The task: Convert the entries into a Markdown table with the columns Row and Line, starting at the line containing "As seen within" and continuing through the last line of the entries. Skip blank lines.

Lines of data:
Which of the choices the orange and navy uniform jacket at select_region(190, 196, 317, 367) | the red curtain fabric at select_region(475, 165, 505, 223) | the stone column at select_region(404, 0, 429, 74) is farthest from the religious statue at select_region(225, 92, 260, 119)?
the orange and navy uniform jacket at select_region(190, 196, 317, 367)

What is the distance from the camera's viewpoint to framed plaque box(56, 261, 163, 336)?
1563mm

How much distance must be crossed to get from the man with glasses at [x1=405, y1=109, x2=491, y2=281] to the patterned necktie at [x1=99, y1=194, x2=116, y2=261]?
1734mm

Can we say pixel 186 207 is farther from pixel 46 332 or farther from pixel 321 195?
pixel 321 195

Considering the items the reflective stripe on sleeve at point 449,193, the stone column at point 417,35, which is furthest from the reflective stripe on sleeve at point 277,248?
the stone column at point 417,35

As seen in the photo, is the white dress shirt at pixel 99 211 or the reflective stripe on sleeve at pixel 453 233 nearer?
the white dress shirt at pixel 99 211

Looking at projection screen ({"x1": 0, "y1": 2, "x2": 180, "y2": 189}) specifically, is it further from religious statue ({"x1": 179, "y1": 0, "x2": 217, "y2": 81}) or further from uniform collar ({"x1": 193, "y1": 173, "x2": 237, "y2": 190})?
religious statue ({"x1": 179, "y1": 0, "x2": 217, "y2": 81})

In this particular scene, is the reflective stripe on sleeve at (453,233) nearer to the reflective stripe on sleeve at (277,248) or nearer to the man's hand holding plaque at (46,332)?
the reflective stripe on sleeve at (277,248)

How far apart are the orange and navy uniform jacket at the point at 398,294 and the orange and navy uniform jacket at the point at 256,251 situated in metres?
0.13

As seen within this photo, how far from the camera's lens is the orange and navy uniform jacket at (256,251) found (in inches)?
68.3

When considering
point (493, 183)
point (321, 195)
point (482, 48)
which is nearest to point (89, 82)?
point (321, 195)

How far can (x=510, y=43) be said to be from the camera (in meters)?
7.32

Answer to this task:
| Row | Line |
|---|---|
| 1 | As seen within this photo, how far from the camera's lens is the orange and navy uniform jacket at (256,251) found (in inches)? |
| 2 | 68.3 |
| 3 | When considering |
| 4 | point (493, 183) |
| 5 | point (321, 195) |
| 6 | point (482, 48) |
| 7 | which is nearest to point (89, 82)? |
| 8 | point (321, 195) |
| 9 | How far can (x=510, y=43) be said to be from the camera (in meters)? |
| 10 | 7.32 |